** Problem description **
Repeat the lines below word for word, starting at the line that contains "How might you organize" and ending at the line that contains "from furthest to closest?", both included.

** Material shown **

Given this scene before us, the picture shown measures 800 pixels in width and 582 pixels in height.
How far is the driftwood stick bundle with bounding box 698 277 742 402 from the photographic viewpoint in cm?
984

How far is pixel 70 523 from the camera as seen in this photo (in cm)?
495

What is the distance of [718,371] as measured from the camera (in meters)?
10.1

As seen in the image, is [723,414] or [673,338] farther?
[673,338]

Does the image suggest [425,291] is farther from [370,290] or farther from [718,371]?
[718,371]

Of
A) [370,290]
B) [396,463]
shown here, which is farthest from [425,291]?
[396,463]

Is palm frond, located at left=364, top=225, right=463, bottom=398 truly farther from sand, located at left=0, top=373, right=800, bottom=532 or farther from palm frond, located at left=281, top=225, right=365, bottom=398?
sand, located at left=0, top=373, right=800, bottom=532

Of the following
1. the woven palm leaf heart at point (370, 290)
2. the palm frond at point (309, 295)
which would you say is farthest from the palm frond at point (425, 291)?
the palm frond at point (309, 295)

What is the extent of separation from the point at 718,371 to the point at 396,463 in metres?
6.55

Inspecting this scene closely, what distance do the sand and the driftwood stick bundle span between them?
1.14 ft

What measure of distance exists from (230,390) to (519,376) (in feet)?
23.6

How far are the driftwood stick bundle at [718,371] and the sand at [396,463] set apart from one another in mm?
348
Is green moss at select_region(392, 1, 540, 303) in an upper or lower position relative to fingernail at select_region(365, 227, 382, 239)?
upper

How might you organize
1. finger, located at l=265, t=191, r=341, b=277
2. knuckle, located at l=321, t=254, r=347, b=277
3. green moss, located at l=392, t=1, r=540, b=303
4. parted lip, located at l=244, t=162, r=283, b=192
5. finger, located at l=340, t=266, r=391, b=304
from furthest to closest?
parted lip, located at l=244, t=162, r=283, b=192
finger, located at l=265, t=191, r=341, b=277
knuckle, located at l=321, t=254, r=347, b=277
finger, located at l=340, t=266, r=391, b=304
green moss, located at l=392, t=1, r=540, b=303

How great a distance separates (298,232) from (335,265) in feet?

** Exercise answer **
How might you organize
1. finger, located at l=265, t=191, r=341, b=277
2. knuckle, located at l=321, t=254, r=347, b=277
3. green moss, located at l=392, t=1, r=540, b=303
4. parted lip, located at l=244, t=162, r=283, b=192
5. finger, located at l=340, t=266, r=391, b=304
from furthest to closest?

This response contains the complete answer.